Think About How We Hold Our Phones

By and large, people are right handed. (Sorry, lefties.) And mostly, we hold our phones in one hand. That means anything in the top-left hand corner is almost certainly going to be out of reach for people, unless they use both hands or are diehard fans of the tiny iPhone 4.

Most navigation menus are in the top left corner, largely because they’re only needed occasionally when the user needs to navigate away to another section. Search buttons are more commonly used, which is why they (generally) appear in the top right corner. If you have picture links on the same line as text, those pictures should appear on the right hand side, closest to the thumb.

Keep these ideas in mind when deciding where to place certain objects, particularly CTAs and other elements you want to see enjoy a high click rate.

Navigation is Key

There are a few different types of mobile navigational bars. The three stacked bars—the hamburger, as it’s called—is the most popular, even making its way onto desktop sites to ensure a clean responsive design that’s brand-consistent across all platforms. You might have a header menu that disappears into a hamburger at a certain screen size, or some combination of toggles (a hamburger, or a three-dot icon) that pull up different menus.

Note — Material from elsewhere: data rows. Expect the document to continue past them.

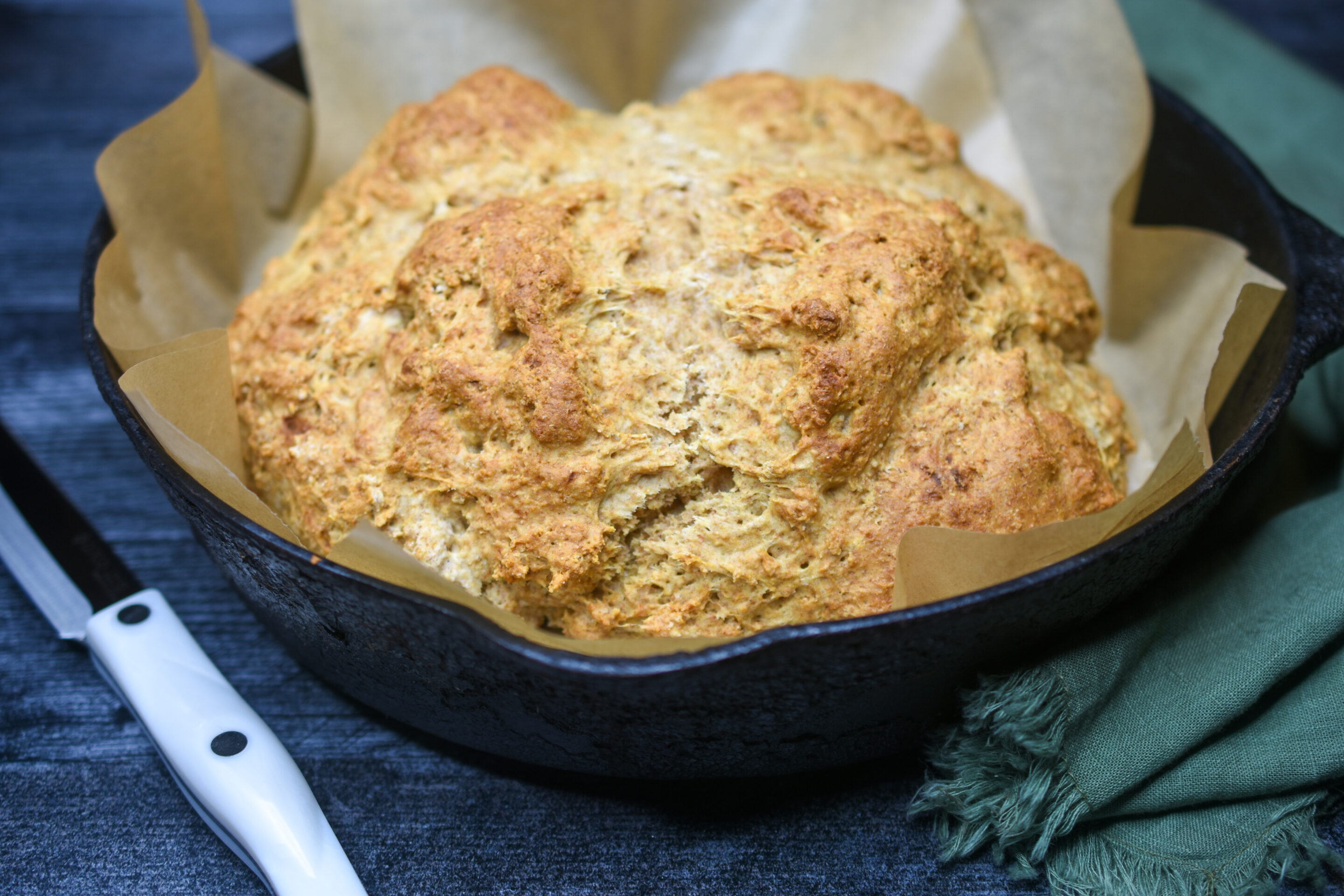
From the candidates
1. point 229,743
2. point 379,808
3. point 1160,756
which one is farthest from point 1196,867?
point 229,743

The trouble with overloading this is that users may not know how to find the content they’re looking for. On widescreen desktops and laptops, sidebars were once an easy fix to this, but with the verticalization of screens, sidebars are often disregarded entirely, streamlining the design even more.

A good rule of thumb is to use sidebars as ancillary benefits if you use them at all. Don’t depend on them for conveying important information.

Typography Matters

Take careful time when deciding on a font that looks good when small. Generally, font sizes will be between 16 and 20 pixels, with ample room to breathe between lines and margins that don’t make the font feel cramped.

Serifs are uncommon for body text in the digital sphere because of how much harder they are to read; this is particularly true in mobile design.

Make Brand Continuity a Priority

Above all, don’t just design something you think looks cool—design something that looks like your brand.

Logos, colors and fonts are all elements that shouldn’t change too drastically just because you’re on a different screen. Responsive design makes this easy since it’s literally the same website appearing on a different screen. The big takeaway should be to be wary of drastically changing your mobile design just to fit in with conventional mobile design—think of it as simply another element of your overall brand strategy.